— Listed entries —
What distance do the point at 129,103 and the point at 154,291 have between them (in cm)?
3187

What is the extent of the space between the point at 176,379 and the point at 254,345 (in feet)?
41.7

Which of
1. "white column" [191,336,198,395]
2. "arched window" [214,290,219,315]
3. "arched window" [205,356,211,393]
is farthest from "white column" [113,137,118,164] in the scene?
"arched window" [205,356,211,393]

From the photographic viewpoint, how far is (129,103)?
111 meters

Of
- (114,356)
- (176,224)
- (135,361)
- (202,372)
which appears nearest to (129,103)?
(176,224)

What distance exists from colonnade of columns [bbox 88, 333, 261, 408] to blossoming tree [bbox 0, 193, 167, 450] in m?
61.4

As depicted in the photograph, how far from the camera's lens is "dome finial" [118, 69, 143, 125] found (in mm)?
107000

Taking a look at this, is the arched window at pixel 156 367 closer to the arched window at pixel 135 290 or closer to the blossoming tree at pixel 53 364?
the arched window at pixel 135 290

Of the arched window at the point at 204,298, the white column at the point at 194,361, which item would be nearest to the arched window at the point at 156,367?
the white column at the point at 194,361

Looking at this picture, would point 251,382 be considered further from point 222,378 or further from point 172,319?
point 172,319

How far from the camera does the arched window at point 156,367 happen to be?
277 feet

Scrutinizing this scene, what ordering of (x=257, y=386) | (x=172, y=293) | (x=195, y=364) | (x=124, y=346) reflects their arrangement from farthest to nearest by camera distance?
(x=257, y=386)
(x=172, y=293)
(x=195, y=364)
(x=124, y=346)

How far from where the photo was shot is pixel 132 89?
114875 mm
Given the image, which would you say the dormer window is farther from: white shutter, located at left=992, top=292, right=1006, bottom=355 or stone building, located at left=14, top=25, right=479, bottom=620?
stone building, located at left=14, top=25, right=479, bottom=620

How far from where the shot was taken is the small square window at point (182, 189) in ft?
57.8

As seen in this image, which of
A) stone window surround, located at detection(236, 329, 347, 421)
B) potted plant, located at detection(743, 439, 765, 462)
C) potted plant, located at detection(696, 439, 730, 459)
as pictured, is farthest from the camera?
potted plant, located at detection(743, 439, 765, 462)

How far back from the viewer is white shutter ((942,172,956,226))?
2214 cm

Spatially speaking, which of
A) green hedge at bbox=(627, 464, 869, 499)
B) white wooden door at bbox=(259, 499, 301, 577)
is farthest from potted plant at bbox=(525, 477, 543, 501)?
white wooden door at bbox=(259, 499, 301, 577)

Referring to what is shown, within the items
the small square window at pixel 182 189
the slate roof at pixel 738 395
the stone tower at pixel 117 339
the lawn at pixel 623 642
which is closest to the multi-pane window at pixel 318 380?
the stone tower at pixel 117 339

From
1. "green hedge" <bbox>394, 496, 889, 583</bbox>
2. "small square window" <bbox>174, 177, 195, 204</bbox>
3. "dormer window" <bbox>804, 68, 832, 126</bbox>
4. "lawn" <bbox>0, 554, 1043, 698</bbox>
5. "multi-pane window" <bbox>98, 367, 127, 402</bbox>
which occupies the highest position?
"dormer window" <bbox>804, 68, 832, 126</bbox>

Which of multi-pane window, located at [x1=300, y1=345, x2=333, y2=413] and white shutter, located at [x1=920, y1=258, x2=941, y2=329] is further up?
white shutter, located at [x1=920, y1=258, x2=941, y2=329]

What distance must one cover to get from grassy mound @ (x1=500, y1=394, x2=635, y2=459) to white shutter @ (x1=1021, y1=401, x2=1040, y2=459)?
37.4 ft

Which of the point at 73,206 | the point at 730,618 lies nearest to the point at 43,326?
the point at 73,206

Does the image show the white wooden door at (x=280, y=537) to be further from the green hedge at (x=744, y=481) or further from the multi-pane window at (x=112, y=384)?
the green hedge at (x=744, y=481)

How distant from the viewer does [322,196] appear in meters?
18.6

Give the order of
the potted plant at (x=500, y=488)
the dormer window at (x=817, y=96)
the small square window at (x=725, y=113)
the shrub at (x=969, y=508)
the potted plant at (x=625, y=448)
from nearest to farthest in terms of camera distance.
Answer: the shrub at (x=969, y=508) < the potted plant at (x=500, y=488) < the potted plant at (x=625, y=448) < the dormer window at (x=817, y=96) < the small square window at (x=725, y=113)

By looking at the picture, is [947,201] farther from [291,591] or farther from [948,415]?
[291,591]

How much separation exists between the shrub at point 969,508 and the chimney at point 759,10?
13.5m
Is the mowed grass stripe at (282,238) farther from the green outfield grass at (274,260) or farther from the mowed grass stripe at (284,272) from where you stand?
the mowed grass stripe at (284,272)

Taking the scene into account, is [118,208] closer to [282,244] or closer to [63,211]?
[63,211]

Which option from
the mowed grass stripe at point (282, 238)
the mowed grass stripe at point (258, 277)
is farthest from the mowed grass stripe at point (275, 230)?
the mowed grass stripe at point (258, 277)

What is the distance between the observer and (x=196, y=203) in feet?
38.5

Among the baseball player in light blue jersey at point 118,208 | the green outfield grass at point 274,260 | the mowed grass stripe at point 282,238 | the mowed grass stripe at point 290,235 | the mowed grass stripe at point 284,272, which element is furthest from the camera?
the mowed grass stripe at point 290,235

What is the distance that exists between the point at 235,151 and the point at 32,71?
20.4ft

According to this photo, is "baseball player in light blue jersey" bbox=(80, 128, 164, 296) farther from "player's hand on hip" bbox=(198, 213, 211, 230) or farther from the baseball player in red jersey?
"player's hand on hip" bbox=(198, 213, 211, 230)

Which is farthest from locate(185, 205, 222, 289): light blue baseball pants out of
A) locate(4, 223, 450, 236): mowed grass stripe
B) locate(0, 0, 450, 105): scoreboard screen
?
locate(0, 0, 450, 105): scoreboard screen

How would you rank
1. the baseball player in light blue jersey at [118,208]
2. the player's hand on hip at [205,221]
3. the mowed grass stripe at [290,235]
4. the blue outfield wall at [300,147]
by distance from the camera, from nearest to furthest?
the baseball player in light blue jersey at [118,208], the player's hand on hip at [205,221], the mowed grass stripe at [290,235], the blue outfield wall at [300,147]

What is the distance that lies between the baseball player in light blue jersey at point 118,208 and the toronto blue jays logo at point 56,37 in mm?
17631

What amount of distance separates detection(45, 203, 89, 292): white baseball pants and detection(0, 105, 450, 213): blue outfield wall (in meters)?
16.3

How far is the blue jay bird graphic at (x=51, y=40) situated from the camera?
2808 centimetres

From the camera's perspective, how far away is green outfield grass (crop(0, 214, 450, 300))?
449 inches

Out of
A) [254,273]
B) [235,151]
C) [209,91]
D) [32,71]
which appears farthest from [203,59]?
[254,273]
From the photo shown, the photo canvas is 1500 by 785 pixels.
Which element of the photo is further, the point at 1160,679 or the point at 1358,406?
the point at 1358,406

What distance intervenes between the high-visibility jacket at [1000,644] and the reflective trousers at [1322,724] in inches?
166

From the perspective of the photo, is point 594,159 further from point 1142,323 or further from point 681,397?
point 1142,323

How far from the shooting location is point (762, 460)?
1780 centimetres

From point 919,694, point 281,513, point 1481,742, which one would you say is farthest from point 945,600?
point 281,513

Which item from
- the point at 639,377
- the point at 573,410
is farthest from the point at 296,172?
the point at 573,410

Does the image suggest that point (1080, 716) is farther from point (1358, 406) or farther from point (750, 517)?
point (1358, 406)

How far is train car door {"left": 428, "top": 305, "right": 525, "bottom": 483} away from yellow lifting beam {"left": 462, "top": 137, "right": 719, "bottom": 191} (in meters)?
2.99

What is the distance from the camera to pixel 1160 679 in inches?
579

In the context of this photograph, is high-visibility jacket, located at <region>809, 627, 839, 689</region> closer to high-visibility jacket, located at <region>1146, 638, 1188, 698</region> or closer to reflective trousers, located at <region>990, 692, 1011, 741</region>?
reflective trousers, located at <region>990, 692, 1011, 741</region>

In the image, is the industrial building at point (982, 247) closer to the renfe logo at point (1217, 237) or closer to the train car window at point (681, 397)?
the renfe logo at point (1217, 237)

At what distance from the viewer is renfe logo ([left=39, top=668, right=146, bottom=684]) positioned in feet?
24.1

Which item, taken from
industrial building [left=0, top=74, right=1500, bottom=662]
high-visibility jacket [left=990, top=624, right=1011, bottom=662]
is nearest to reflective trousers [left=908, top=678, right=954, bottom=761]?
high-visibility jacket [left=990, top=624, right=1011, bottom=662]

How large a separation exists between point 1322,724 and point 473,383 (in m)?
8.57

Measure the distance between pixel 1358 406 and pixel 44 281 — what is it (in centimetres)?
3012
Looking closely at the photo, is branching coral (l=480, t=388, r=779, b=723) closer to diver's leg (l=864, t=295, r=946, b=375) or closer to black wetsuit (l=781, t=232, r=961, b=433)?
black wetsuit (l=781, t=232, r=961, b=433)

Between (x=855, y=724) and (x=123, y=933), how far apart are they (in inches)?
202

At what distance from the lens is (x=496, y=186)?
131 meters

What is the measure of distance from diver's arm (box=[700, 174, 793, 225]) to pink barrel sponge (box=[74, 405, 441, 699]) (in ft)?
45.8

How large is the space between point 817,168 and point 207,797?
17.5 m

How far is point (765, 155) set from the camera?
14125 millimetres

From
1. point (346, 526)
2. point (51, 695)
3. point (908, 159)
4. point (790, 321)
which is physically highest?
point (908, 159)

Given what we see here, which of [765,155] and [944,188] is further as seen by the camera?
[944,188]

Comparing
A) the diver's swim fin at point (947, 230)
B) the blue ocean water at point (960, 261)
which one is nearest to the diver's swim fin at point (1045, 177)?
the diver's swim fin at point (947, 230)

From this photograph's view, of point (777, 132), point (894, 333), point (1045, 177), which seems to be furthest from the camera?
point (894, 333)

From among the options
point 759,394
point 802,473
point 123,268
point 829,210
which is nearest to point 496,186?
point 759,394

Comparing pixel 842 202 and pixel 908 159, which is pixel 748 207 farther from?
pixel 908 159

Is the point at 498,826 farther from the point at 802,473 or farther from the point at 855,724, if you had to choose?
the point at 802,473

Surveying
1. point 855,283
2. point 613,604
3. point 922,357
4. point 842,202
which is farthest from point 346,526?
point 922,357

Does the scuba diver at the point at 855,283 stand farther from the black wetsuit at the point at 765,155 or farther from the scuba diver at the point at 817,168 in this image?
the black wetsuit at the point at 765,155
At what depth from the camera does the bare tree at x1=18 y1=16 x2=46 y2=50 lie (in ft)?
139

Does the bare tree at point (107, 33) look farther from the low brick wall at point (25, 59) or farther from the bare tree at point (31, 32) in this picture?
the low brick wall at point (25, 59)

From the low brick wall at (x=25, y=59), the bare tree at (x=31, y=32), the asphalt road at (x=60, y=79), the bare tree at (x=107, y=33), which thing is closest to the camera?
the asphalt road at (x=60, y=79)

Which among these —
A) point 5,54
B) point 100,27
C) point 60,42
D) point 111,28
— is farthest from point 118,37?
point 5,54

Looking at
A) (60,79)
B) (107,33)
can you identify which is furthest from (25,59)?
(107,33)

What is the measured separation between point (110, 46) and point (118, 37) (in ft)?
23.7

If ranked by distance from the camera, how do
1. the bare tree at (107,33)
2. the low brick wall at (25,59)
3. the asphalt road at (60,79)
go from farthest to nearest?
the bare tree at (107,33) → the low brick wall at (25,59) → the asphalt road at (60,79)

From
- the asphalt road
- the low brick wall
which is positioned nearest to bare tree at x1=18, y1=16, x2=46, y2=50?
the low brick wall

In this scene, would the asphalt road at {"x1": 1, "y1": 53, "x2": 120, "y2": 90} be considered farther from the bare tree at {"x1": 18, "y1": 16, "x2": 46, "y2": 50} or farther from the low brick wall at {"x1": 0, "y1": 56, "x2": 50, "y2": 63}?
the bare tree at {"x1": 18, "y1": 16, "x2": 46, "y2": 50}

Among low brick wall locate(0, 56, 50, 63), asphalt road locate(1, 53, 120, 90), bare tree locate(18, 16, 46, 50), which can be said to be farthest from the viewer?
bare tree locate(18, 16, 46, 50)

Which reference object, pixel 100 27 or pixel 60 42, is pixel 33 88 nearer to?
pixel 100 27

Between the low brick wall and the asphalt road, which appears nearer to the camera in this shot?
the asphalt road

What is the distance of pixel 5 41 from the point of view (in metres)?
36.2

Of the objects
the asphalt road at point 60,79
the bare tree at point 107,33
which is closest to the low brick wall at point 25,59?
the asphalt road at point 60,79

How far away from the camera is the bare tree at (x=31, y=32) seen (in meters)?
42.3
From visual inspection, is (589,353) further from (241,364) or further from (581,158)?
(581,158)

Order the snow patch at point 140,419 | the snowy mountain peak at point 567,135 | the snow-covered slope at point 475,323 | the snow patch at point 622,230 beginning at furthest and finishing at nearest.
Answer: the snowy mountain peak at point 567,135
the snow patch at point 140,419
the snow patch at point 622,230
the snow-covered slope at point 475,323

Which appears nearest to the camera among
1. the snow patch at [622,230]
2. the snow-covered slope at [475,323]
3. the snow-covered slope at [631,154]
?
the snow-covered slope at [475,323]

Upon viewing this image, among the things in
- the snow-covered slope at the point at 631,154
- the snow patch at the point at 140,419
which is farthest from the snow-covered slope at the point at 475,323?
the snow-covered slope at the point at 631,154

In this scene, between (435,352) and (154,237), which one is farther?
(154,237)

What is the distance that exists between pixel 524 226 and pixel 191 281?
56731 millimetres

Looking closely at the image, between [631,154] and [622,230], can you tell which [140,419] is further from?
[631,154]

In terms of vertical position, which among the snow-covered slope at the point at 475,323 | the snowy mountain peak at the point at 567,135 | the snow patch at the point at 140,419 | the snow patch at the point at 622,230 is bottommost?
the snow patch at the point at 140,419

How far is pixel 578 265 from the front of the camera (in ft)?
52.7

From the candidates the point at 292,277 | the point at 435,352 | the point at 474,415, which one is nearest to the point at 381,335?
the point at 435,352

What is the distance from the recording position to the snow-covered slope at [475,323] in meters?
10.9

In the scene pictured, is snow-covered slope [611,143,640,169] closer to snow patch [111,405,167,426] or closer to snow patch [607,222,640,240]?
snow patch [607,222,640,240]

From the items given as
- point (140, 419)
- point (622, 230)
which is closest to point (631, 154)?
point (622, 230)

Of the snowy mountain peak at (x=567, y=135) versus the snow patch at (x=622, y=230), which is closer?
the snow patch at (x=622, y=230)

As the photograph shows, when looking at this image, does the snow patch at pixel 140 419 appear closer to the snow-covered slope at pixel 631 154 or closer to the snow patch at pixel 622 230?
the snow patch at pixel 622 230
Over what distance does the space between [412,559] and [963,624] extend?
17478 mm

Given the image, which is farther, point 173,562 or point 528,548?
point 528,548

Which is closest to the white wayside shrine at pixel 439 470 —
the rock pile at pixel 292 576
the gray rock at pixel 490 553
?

— Objective —
Copy the records above word for word, from the line containing "Given the image, which is" through the last line of the records, including both.

— Task answer —
Given the image, which is farther, point 173,562 or point 528,548?
point 528,548

Which is closest to the white wayside shrine at pixel 439 470 —
the rock pile at pixel 292 576
the gray rock at pixel 490 553
?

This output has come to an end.